Quizzed as to how to address this problem, Singleton said that enterprises need to make decisions more holistically and look consistently at how you address the organisation’s security posture across the whole company, and to stop different teams from making buying decisions on a piecemeal basis.
“This is where frameworks are changing and where we as vendors and partners are trying to educate customers,” he argued. “We are also doing security audits to ensure that we address this problem and educating our customers to implement better frameworks to address this problem.”

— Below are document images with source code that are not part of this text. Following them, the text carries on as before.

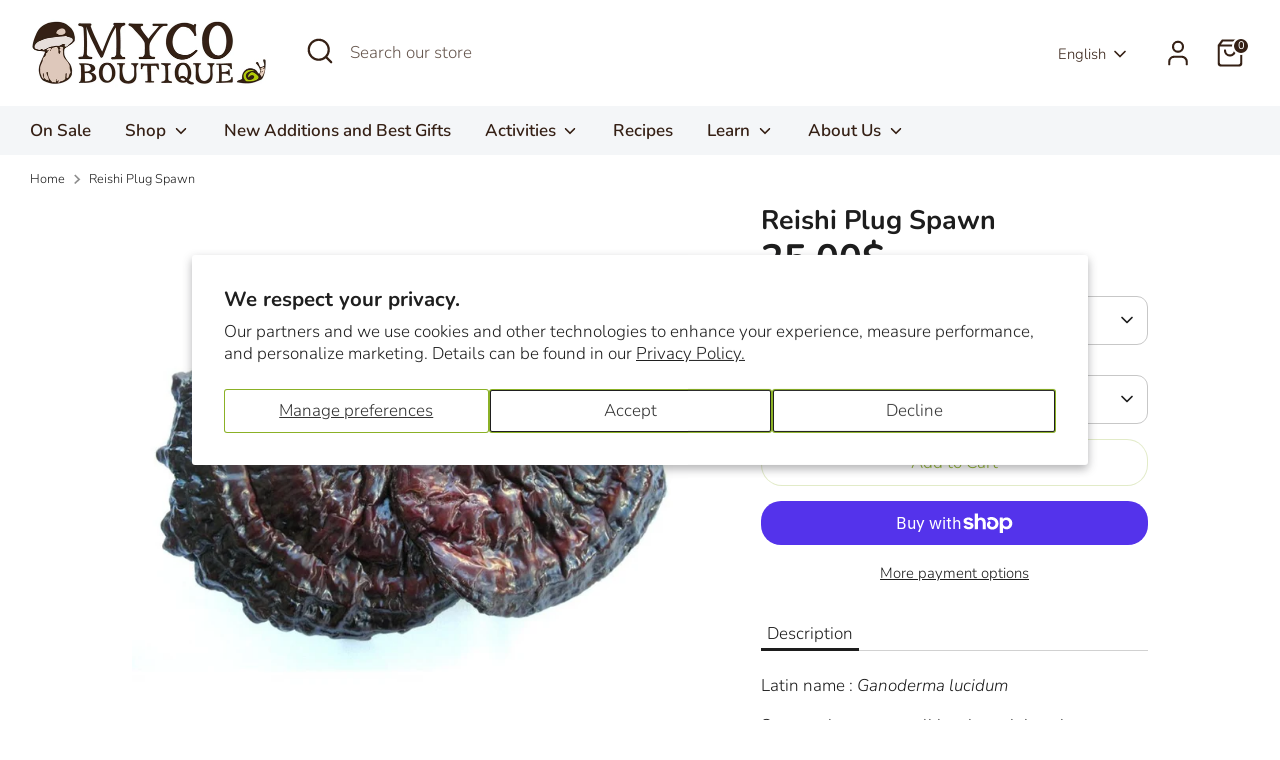

--- FILE ---
content_type: text/css
request_url: https://www.mycoboutique.ca/cdn/shop/t/20/assets/boost-sd-custom.css?v=1769773380533
body_size: -589
content:
.boost-sd__header-main-2-content{padding:25px}@media only screen and (min-width: 768px){.boost-sd__header-image--medium{height:100px}}.boost-sd__header-description{margin:0 25px 30px}@media screen and (max-width: 768px){.boost-sd__header-description{margin:0 15px 30px}}.boost-sd__header-description{display:none}
/*# sourceMappingURL=/cdn/shop/t/20/assets/boost-sd-custom.css.map?v=1769773380533 */


--- FILE ---
content_type: text/javascript
request_url: https://www.mycoboutique.ca/cdn/shop/t/20/assets/boost-sd-custom.js?v=1769773380533
body_size: -334
content:
const customize={moveHeaderDescription:componentRegistry=>{componentRegistry.useComponentPlugin("HeaderDescription",{name:"Move Collection Description Below Product List",apply:()=>{let hasUpdated=!1;return{afterRender(element){try{const descriptionElement=element.getRootElm(),newDescirption=`<div class="container">${element.getParams().props.description}</div>`;if(element.getParams().props.description){const productListContainerElement=document.querySelector(".boost-sd__filter-block .boost-sd-container");productListContainerElement.querySelector(".container")||productListContainerElement.insertAdjacentHTML("beforeend",newDescirption)}}catch(err){console.warn(err)}}}}})}};window.__BoostCustomization__=(window.__BoostCustomization__??[]).concat([customize.moveHeaderDescription]);
//# sourceMappingURL=/cdn/shop/t/20/assets/boost-sd-custom.js.map?v=1769773380533
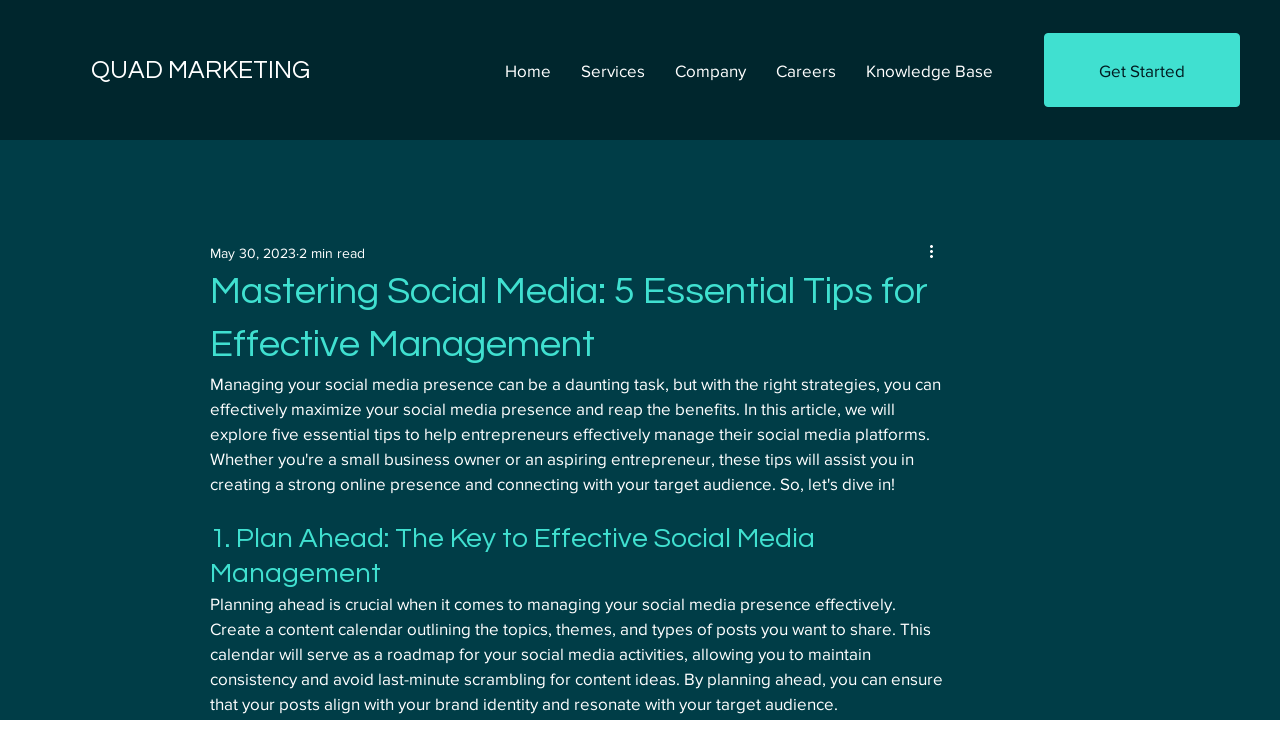

--- FILE ---
content_type: text/html; charset=utf-8
request_url: https://www.google.com/recaptcha/api2/aframe
body_size: 266
content:
<!DOCTYPE HTML><html><head><meta http-equiv="content-type" content="text/html; charset=UTF-8"></head><body><script nonce="H5aETB0rpNL_aclhSlzYpw">/** Anti-fraud and anti-abuse applications only. See google.com/recaptcha */ try{var clients={'sodar':'https://pagead2.googlesyndication.com/pagead/sodar?'};window.addEventListener("message",function(a){try{if(a.source===window.parent){var b=JSON.parse(a.data);var c=clients[b['id']];if(c){var d=document.createElement('img');d.src=c+b['params']+'&rc='+(localStorage.getItem("rc::a")?sessionStorage.getItem("rc::b"):"");window.document.body.appendChild(d);sessionStorage.setItem("rc::e",parseInt(sessionStorage.getItem("rc::e")||0)+1);localStorage.setItem("rc::h",'1768877562025');}}}catch(b){}});window.parent.postMessage("_grecaptcha_ready", "*");}catch(b){}</script></body></html>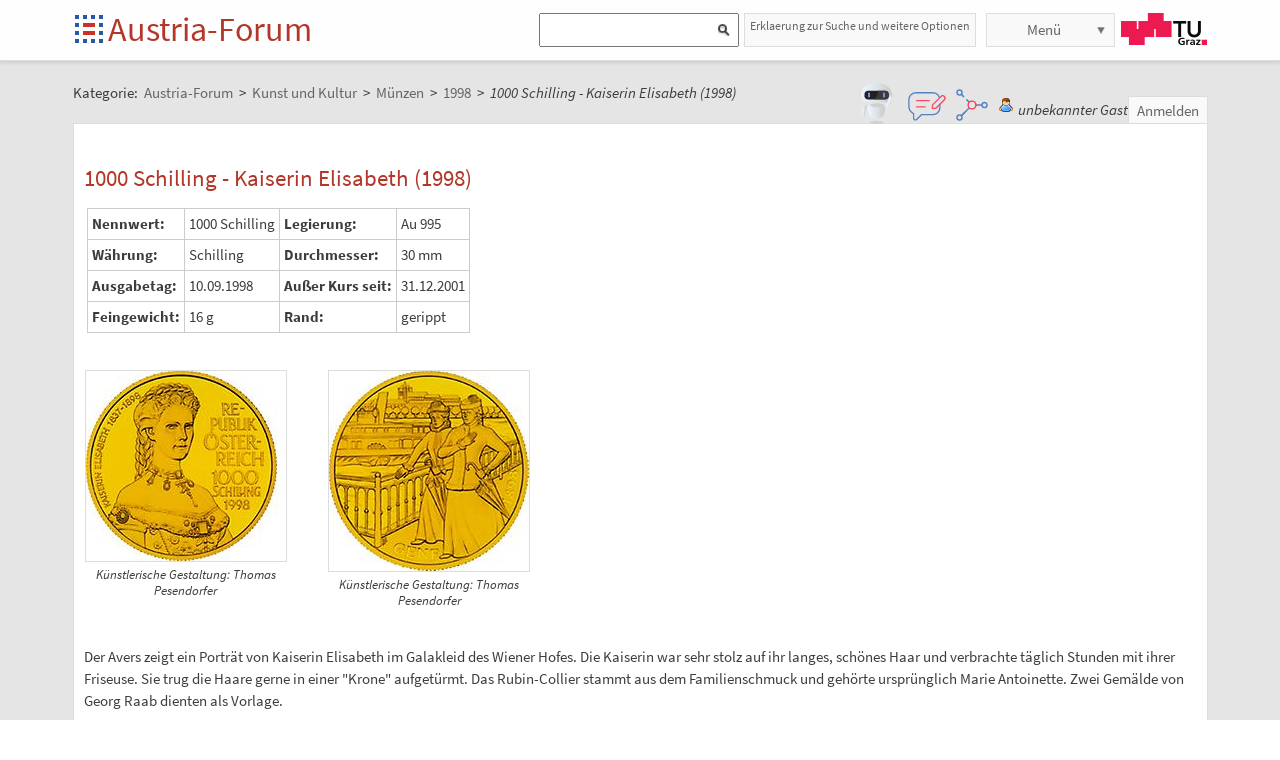

--- FILE ---
content_type: text/css
request_url: https://austria-forum.org/templates/default/jspwiki_print.css
body_size: 709
content:
#pagecontent{padding:.1em 0;}
#header, .applicationlogo, .companylogo, .titlebox, .userbox, .searchbox, .breadcrumbs, .pageactions, .quicklinks, #actionsTop, #actionsBottom, #favorites, #addattachment, #findhelp, .editsection, .collapsebox .collapseOpen, .collapsebox .collapseClose, .table-filter .filterrow, .tabmenu{display:none;}
#attachments, #addcomment, #pagecontent, #editcontent, #previewcontent, #diffcontent, #infocontent, #findquery, #userPrefs, #pagecontent .tabmenu{display:block;visibility:visible;}
tt, pre{overflow:visible;}
a{text-decoration:none;}
html>body #previewcontent, html>body #info, html>body #pagecontent, html>body #attach, html>body #findcontent{overflow:visible;}
* html #previewcontent, * html #info, * html #pagecontent, * html #attach, * html #findcontent{overflow-x:visible;}
.pagename, #header, #footer, #page{width:100%!important;margin:0!important;padding:0!important;float:none!important;clear:both!important;position:static!important;overflow:visible!important;}
.pagename{font-size:250%;margin-bottom:1.5em;padding-bottom:.5em;border-bottom:3px solid #555;color:#555;}
.hidetab{display:block;}
.tabs, #page, #content, #pagecontent{border:0px none;}
a.slimbox{display:none;}
.commentbox{float:none;}
#attach{display:none;}
#fav{display:none;}
.cool{display:none;}
.offscreen{display:none;}
.noprint{display:none;}
#wikibody #header{display: none;}
#wikibody #header2{display: none;}
#wikibody #footer{display: none;}
#content .breadcrumb{display: none;}
#content nav{display: none;}
#content {background-color: #FFFFFF; padding-bottom: 0 !important;}
.container {background-color: #FFFFFF; padding: 0 !important;}
/*body {font: 90%/140% Verdana, Arial, sans-serif !important;}*/
.aw-sourcenote {display: none !important;}
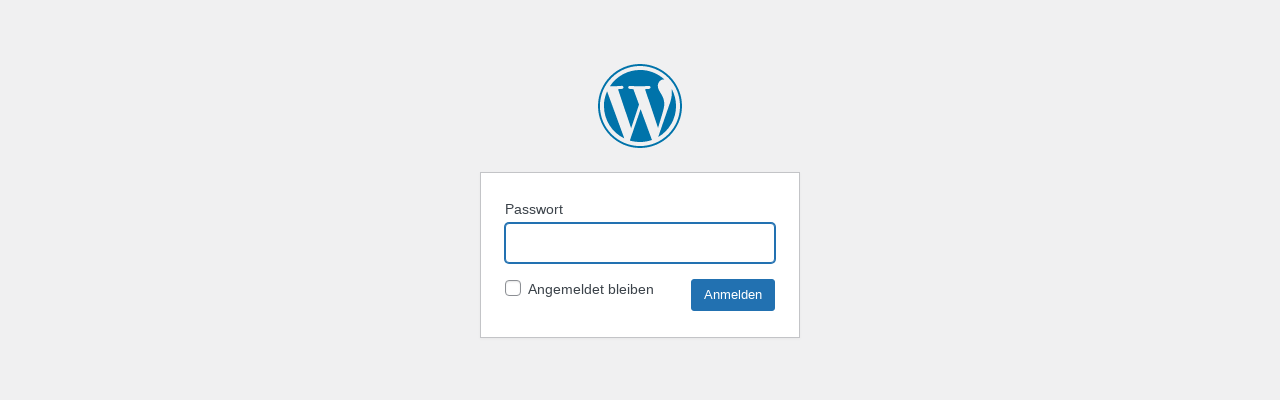

--- FILE ---
content_type: text/html; charset=UTF-8
request_url: https://beta.eco.de/blog/5-fragen-an-hans-peter-mueller?password-protected=login&redirect_to=https%3A%2F%2Fbeta.eco.de%2Fblog%2F5-fragen-an-hans-peter-mueller%2F
body_size: 1077
content:
<!DOCTYPE html>
<html xmlns="http://www.w3.org/1999/xhtml" lang="de-DE">
<head>

<meta http-equiv="Content-Type" content="text/html; charset=UTF-8" />
<title>beta.eco.de</title>

<link rel='stylesheet' id='dashicons-css' href='https://beta.eco.de/wp-includes/css/dashicons.min.css?ver=6.8.3' type='text/css' media='all' />
<link rel='stylesheet' id='buttons-css' href='https://beta.eco.de/wp-includes/css/buttons.min.css?ver=6.8.3' type='text/css' media='all' />
<link rel='stylesheet' id='forms-css' href='https://beta.eco.de/wp-admin/css/forms.min.css?ver=6.8.3' type='text/css' media='all' />
<link rel='stylesheet' id='l10n-css' href='https://beta.eco.de/wp-admin/css/l10n.min.css?ver=6.8.3' type='text/css' media='all' />
<link rel='stylesheet' id='login-css' href='https://beta.eco.de/wp-admin/css/login.min.css?ver=6.8.3' type='text/css' media='all' />

<style media="screen">
#login_error, .login .message, #loginform { margin-bottom: 20px; }
.password-protected-text-below { display: inline-block; text-align: center; margin-top: 30px;}
.password-protected-text-above { text-align: center; margin-bottom: 10px;}
</style>

<meta name='robots' content='noindex, follow' />
		<meta name="viewport" content="width=device-width" />
		
</head>
<body class="login login-password-protected login-action-password-protected-login wp-core-ui">

<div id="login">
	<h1 id="password-protected-logo"><a href="https://beta.eco.de/" title="beta.eco.de">beta.eco.de</a></h1>
	
	
	<form name="loginform" id="loginform" action="https://beta.eco.de/blog/5-fragen-an-hans-peter-mueller?password-protected=login&#038;redirect_to=https%3A%2F%2Fbeta.eco.de%2Fblog%2F5-fragen-an-hans-peter-mueller%2F" method="post">

        <p>
                    </p>

		<p>
			<label for="password_protected_pass">Passwort</label>
			<input type="password" name="password_protected_pwd" id="password_protected_pass" class="input" value="" size="20" tabindex="20" />
		</p>
							<p class="forgetmenot">
				<label for="password_protected_rememberme"><input name="password_protected_rememberme" type="checkbox" id="password_protected_rememberme" value="1" tabindex="90" /> Angemeldet bleiben</label>
			</p>
				
		<p class="submit">
			<input type="submit" name="wp-submit" id="wp-submit" class="button button-primary button-large" value="Anmelden" tabindex="100" />
			<input type="hidden" name="password_protected_cookie_test" value="1" />
			<input type="hidden" name="password-protected" value="login" />
			<input type="hidden" name="redirect_to" value="https://beta.eco.de/blog/5-fragen-an-hans-peter-mueller/" />
		</p>

        <div style="display: table;clear: both;"></div>

        <p>
		            </p>

	</form>

	
</div>

<script>
try{document.getElementById('password_protected_pass').focus();}catch(e){}
if(typeof wpOnload=='function')wpOnload();
</script>


<div class="clear"></div>


</body>
</html>
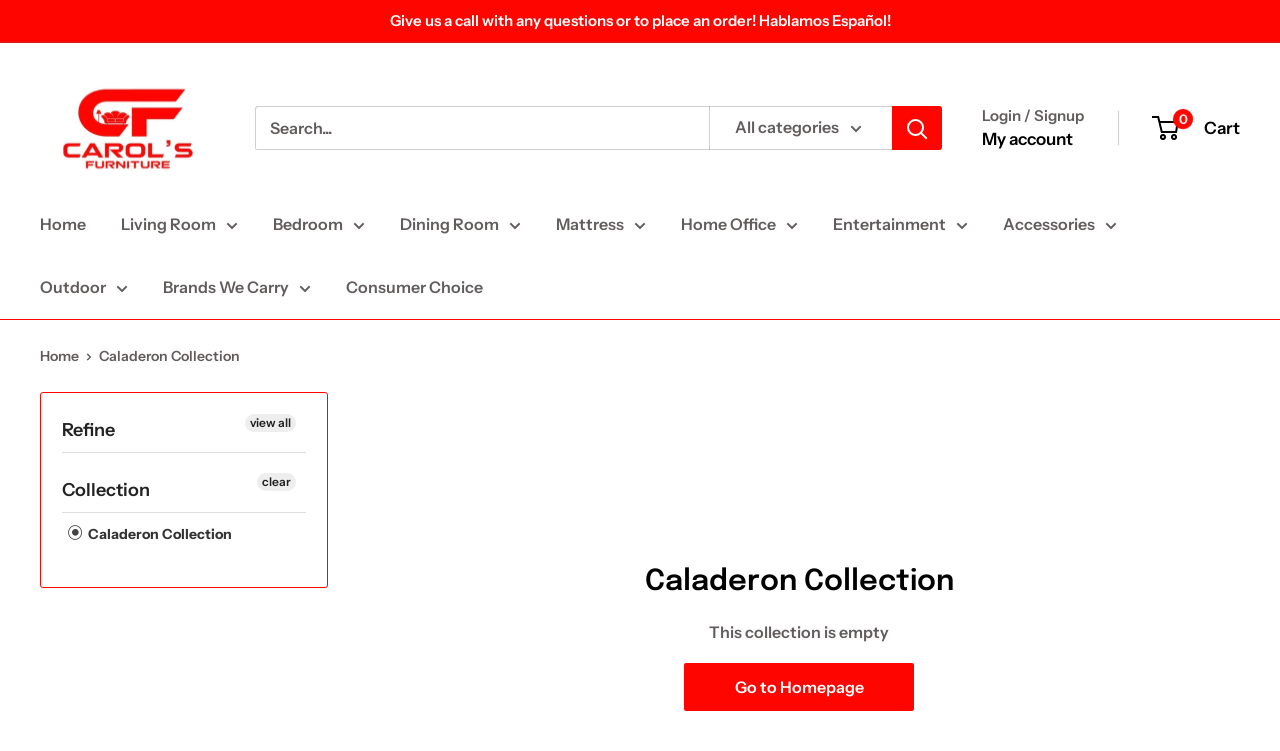

--- FILE ---
content_type: text/javascript
request_url: https://carolsfurniturerm.com/cdn/shop/t/2/assets/custom.js?v=102476495355921946141680037169
body_size: -642
content:
//# sourceMappingURL=/cdn/shop/t/2/assets/custom.js.map?v=102476495355921946141680037169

The Cisco study also identified the following:
The top barriers for adopting advanced security technologies in Malaysia are:
- Organisational culture/attitude about cyber-security (43%);
- Budget constraints (38%);
- Lack of trained personnel (38%); and
- Lack of awareness of advanced security technologies and processes (38%).
The lack of trained personnel is a greater issue for a number of enterprises in Malaysia this year compared to 2018, when only 26% of organisations cited it as a one of their main challenges.
As for data breaches and the improvements that were made following a breach, the top measures among Malaysian companies were to increase:
- Security awareness training among employees (56%);
- Enforcement of data protection laws and regulations (44%);
- Focus on preventing security breaches caused by employee-owned mobile devices (37%); and
- Focus on risk analysis and mitigation (37%).